Is the 85% independently verified?

Accepted Answer

Not yet. It's self-reported on our internal benchmark suite, with the full methodology published here so it can be reproduced and challenged. An independent, public benchmark is in progress — and because you own the generated Playwright code, you can reproduce the result on your own apps.

Question 2

85% of what, exactly?

Accepted Answer

Our valid-test rate: of the tests generated from a URL, the share that are correct and meaningful — they pass for the right reason and assert something real. It is not a count of how many tests were created.

Question 3

How do you stop the number from being gamed?

Accepted Answer

Two ways.
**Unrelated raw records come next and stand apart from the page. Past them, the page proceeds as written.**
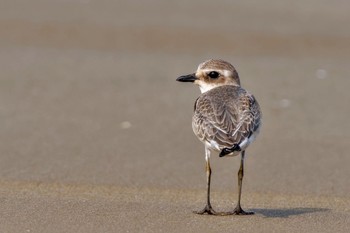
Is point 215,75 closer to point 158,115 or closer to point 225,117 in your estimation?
point 225,117

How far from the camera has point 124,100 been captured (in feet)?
35.4

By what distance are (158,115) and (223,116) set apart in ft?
11.2

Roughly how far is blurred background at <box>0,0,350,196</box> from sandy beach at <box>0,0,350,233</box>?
0.07ft

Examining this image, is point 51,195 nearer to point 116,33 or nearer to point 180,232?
point 180,232

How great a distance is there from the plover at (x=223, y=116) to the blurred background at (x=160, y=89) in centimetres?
92

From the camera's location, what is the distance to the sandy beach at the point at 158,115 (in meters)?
6.92

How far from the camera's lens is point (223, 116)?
6809 mm

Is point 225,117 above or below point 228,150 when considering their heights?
above

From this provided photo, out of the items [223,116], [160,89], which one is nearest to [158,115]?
[160,89]

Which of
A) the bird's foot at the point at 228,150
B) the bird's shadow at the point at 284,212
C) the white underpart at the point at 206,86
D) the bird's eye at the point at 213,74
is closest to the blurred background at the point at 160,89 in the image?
the bird's shadow at the point at 284,212

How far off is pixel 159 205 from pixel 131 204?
209mm

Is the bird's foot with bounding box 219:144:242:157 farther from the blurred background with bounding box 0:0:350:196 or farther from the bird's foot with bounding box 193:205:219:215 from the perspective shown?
the blurred background with bounding box 0:0:350:196

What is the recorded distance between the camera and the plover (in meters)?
6.53

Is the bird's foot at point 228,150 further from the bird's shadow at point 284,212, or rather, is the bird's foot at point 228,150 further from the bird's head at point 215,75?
the bird's head at point 215,75
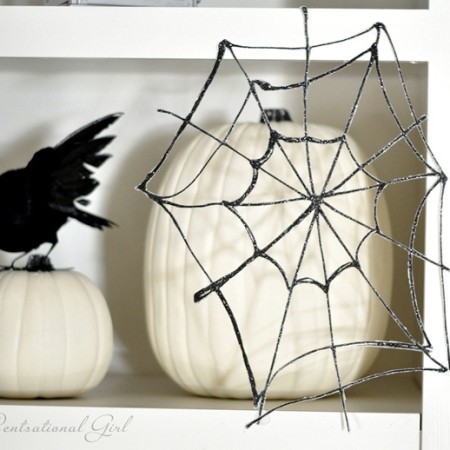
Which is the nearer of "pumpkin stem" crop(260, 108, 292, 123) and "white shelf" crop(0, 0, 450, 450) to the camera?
"white shelf" crop(0, 0, 450, 450)

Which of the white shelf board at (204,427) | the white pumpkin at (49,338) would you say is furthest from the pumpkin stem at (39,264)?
the white shelf board at (204,427)

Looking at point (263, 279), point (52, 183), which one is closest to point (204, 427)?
point (263, 279)

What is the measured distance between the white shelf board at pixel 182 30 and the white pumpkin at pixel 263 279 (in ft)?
0.36

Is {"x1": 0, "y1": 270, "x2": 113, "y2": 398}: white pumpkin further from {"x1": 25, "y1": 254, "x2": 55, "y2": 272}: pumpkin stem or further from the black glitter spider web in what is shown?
the black glitter spider web

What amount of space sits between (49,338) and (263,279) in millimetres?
208

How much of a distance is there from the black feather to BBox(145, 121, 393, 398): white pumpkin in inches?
3.4

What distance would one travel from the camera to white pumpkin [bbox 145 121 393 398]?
851mm

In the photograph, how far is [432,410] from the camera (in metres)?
0.82

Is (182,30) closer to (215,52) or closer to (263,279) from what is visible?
(215,52)

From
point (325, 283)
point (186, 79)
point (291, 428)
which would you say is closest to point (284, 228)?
point (325, 283)

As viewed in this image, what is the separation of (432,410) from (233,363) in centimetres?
18

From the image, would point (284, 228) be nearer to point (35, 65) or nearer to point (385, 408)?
point (385, 408)

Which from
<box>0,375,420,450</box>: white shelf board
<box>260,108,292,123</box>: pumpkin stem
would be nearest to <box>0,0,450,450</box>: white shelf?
<box>0,375,420,450</box>: white shelf board

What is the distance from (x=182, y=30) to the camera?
0.82 meters
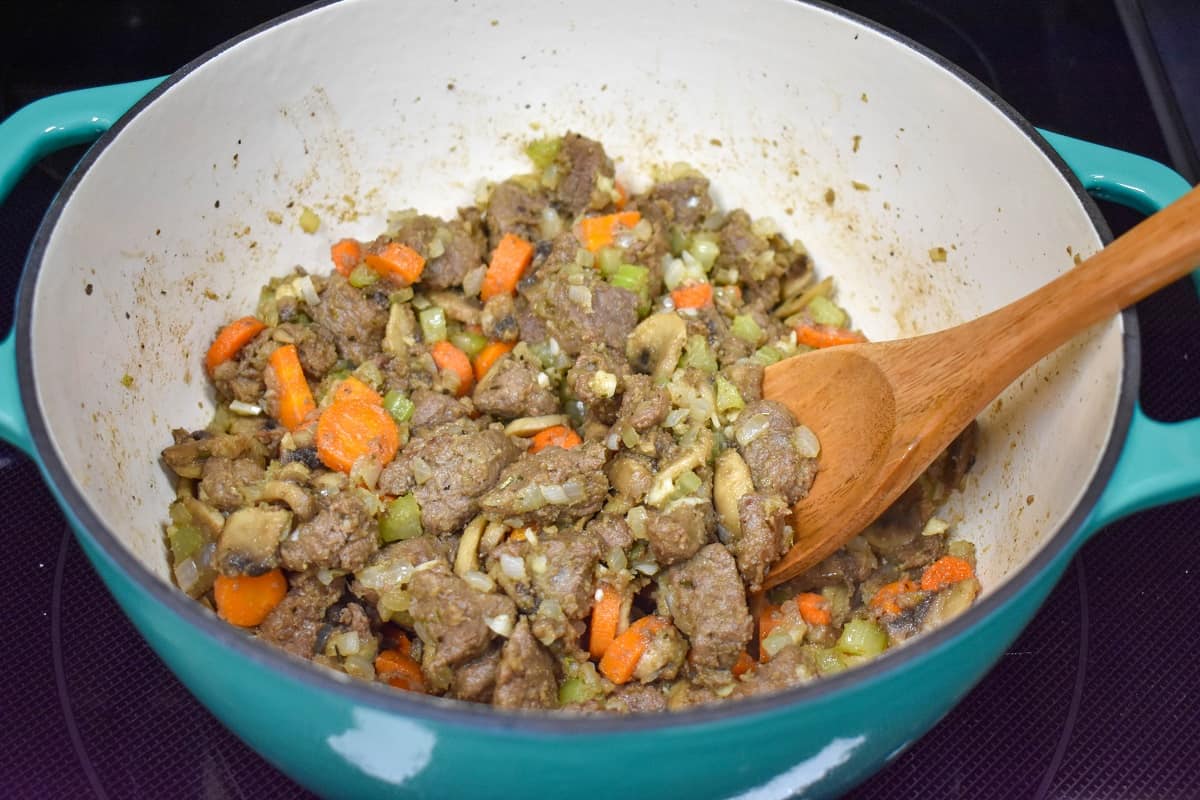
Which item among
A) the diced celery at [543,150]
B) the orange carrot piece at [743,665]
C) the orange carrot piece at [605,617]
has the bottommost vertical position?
the orange carrot piece at [743,665]

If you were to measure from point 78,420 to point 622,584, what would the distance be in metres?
1.27

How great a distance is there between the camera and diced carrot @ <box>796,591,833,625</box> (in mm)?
2660

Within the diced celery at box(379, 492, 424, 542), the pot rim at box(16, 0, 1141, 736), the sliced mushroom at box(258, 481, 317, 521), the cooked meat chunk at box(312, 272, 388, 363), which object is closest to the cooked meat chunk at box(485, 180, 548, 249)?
the cooked meat chunk at box(312, 272, 388, 363)

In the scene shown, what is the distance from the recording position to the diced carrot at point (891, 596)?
2.65 meters

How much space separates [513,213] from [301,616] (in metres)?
1.41

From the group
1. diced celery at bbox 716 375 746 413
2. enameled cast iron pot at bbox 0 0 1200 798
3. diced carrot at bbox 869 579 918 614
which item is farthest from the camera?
diced celery at bbox 716 375 746 413

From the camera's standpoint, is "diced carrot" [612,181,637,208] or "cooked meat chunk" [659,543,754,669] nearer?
"cooked meat chunk" [659,543,754,669]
Trivial "page loaded" assertions don't count toward valid tests, and a genuine app bug is quarantined and flagged rather than rewritten to pass — so hiding a defect would lower our bug-recall number, not raise our pass rate.

Question 4

What happens to the other 15%?

Accepted Answer

Tests that don't prove out are dropped rather than shipped, and ones flagged as false-positives or low-confidence are surfaced for review. You always get native code you can edit, so nothing is hidden.

Question 5

Will accuracy hold on my app?

Accepted Answer

It depends on your app — complex or unusual flows are harder than standard ones. The honest answer is to try it: it's free during launch, and you own and can read every test it writes, so you can measure the result directly.

Question 6

Why publish an accuracy number at all?

Accepted Answer

Most AI testing tools don't, because a number invites scrutiny. We think an accuracy figure you can hold us to — with the method in the open — is the honest way to earn trust in a category full of vague claims.